[Saved entries]
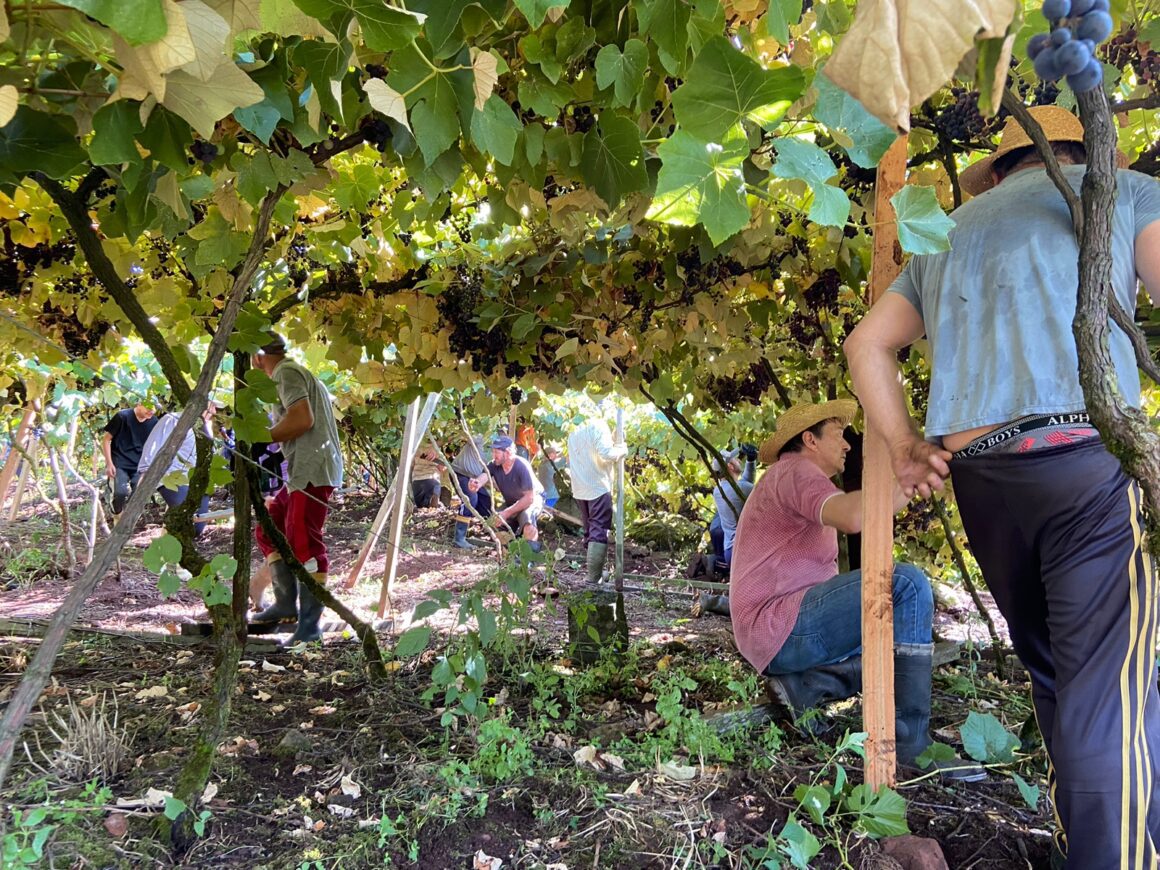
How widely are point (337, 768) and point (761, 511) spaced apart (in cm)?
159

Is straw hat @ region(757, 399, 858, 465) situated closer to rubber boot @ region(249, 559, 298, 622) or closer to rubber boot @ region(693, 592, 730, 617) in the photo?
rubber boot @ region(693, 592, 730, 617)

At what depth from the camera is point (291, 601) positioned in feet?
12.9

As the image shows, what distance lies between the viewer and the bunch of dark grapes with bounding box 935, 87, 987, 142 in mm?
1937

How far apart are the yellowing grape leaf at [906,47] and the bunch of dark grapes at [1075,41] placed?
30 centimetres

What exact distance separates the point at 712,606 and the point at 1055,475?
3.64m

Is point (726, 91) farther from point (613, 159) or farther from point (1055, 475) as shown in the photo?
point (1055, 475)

---

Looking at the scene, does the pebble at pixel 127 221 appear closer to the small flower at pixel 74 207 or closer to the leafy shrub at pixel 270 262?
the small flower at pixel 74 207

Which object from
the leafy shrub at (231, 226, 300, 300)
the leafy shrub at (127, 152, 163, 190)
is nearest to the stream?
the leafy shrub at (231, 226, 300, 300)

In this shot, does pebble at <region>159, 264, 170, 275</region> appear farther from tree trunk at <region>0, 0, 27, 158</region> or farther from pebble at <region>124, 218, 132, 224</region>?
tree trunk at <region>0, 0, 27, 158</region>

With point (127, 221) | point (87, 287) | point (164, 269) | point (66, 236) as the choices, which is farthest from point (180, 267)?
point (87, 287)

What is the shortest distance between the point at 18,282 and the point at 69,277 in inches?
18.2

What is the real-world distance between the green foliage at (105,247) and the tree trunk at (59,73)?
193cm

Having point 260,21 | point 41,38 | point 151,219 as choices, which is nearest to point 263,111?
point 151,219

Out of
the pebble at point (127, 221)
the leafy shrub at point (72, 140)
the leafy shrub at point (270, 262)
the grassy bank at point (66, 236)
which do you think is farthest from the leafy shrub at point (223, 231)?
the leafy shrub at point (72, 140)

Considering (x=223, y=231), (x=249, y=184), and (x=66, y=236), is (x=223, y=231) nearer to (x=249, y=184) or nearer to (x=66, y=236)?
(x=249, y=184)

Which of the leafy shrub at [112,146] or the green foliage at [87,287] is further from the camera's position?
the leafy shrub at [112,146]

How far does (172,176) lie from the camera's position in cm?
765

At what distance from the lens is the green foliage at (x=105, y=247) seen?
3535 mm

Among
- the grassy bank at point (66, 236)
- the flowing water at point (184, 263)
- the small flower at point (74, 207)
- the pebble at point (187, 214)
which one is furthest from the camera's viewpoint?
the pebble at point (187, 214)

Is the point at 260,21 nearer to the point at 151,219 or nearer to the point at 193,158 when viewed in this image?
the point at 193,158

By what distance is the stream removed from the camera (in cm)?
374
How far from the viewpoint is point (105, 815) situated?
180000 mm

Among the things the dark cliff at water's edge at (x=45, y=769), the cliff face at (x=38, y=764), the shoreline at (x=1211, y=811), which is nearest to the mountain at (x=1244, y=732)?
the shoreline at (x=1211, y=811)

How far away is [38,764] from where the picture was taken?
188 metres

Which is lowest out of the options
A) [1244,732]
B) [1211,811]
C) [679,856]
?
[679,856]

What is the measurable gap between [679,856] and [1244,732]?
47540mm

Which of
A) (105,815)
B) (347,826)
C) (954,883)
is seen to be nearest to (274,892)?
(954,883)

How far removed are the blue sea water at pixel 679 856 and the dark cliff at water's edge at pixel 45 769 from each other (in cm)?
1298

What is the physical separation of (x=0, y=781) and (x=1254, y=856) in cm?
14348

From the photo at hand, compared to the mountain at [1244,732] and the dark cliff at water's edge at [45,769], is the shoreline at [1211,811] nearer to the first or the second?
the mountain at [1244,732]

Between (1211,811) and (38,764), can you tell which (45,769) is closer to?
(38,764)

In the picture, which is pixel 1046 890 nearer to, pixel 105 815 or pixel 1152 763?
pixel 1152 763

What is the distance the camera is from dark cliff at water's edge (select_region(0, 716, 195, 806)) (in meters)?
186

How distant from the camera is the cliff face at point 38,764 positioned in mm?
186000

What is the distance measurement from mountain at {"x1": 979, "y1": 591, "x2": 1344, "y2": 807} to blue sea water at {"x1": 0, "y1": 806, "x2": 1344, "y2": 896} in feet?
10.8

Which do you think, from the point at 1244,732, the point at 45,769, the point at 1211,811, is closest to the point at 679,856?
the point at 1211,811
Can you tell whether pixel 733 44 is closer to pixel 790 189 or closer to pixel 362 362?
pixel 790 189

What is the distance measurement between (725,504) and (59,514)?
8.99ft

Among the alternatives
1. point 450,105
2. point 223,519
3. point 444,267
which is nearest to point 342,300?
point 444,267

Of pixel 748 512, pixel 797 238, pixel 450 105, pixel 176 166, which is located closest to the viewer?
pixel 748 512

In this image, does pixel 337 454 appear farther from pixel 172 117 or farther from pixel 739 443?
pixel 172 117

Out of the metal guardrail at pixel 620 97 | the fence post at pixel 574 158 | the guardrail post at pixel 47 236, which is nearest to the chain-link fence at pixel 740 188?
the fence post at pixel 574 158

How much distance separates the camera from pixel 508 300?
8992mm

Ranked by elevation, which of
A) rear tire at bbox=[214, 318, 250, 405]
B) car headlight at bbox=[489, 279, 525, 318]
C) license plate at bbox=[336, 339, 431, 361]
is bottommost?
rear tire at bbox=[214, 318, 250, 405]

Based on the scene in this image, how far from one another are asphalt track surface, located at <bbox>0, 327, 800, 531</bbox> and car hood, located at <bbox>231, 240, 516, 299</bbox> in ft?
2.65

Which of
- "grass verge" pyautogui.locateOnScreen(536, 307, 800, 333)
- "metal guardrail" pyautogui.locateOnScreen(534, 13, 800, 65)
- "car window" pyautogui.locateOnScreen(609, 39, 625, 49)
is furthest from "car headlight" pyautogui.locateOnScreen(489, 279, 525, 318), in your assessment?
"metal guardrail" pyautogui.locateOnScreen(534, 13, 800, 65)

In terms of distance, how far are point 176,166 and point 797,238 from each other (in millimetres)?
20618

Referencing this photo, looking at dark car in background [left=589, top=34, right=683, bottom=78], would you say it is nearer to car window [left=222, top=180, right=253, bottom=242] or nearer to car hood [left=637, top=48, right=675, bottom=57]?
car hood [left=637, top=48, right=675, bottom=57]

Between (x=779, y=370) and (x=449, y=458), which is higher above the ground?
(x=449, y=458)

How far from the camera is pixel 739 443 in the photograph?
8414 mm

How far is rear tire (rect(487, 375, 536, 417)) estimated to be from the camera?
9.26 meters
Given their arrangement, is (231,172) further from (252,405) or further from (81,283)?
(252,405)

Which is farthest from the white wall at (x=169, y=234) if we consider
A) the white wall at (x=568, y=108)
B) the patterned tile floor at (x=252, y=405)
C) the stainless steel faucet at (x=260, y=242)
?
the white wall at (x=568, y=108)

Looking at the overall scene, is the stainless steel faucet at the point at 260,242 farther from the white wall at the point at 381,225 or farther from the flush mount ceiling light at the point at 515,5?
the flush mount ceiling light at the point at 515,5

WHAT TO WORK ON.
Count the lines in the material above that contain the word "viewer" and give only the number.

ANSWER TO THE TASK.
2